Decentralized cryptocurrencies have been hailed as revolutionary economic disruptors, powered by an unknown number of server farms manned by an unknown number of crypto ‘miner’ machines working around the clock to produce more blockchain-protected finance.
The environmental impact of such huge processing requirements has yet to be fully accounted for, however, global bitcoin mining has surpassed the energy consumption of entire nations in recent years.
“We now have an entirely new industry that is consuming more energy per year than many countries,” said Max Krause, a researcher at the Oak Ridge Institute for Science and Education and lead author of a new study in the journal Nature Sustainability. The top 100 cryptocurrencies in the world have a combined market value of roughly $200 billion (€175 billion).
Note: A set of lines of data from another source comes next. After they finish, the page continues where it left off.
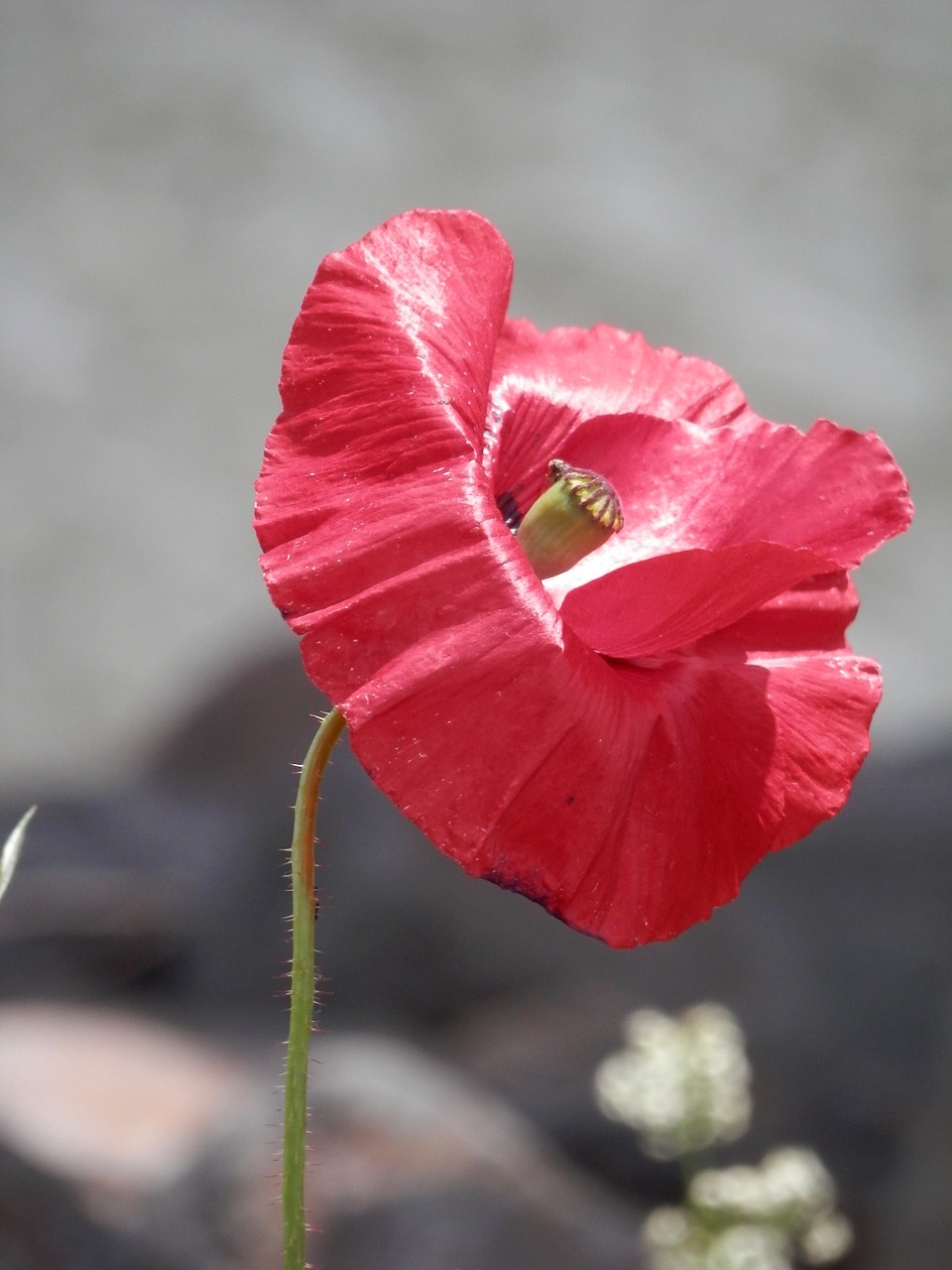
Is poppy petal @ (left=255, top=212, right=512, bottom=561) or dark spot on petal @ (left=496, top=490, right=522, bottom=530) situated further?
dark spot on petal @ (left=496, top=490, right=522, bottom=530)

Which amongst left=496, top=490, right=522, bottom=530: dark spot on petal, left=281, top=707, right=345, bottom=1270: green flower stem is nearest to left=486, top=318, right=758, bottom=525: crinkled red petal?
left=496, top=490, right=522, bottom=530: dark spot on petal

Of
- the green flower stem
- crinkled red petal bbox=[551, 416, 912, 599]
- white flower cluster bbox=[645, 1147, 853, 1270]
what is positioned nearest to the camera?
the green flower stem

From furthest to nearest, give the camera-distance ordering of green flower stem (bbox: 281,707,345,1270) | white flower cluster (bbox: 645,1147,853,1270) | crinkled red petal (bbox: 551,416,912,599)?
white flower cluster (bbox: 645,1147,853,1270), crinkled red petal (bbox: 551,416,912,599), green flower stem (bbox: 281,707,345,1270)

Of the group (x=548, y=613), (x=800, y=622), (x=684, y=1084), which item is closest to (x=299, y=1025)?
(x=548, y=613)

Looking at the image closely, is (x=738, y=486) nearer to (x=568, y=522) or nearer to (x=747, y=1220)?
(x=568, y=522)

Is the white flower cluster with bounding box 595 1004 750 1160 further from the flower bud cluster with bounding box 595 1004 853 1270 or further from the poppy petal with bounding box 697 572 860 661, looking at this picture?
the poppy petal with bounding box 697 572 860 661

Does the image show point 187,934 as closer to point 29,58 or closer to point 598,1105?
point 598,1105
According to the study, in 2015, Denmark consumed 31.4 billion kilowatt hours of electricity; but as of July 1, 2018, bitcoin mining worldwide had already consumed roughly 30.1 billion kilowatt hours in just six months. One 2017 estimate of the energy-consumption of bitcoin operations worldwide placed it as roughly equivalent to the consumption of the Republic of Ireland.
“We wanted to spread awareness about the potential environmental costs for mining cryptocurrencies,” Krause added. “Just because you are creating a digital product, that doesn't mean it does not consume a large amount of energy to make it.”
Cryptocurrency mining can be performed by single devices, but is more often done in farms comprising hundreds if not thousands of machines, crunching numbers and performing immense calculations in search of digital treasure, a reward of about about $80,000 in bitcoin.
It’s a first-past-the-post system, with miners rewarded handsomely (or poorly, depending on the recent volatility in the cryptocurrency markets, an oft-covered phenomenon). The researchers used the median crypto value for the top five coins to account for all the volatility in the cryptocurrencies markets. The transactions are confirmed on the distributed global ledger known as the ‘blockchain’.
Krause and his colleague Thabet Tolaymat, an environmental engineer based in Cincinnati, Ohio, calculated the baseline energy cost (measured in megajoules or MJ) to produce one dollar’s worth of the top four cryptocurrencies – bitcoin (17MJ), ethereum (7MJ), litecoin (7MJ) and monero (24MJ) – over a 30-month period ending June 2018.
These figures amount to almost three times the energy needed to excavate the equivalent dollar value of gold (5MJ), platinum (7MJ) or copper (4MJ). Only aluminium (122MJ) was more energy intensive.
“The comparison is made to quantify and contextualise the decentralised energy demand that the mining of these cryptocurrencies requires,” the authors write, “and to encourage debate on whether these energy demands are both sustainable and appropriate given the product that results from relatively similar energy consumption (when normalised by market price).”
In addition, the researchers accounted for the environmental footprint variations depending on where the currencies were mined; the vast majority of bitcoin mining takes place in China, for example.
“Any cryptocurrency mined in China would generate four times the amount of CO2 compared to the amount generated in Canada,” the researchers wrote.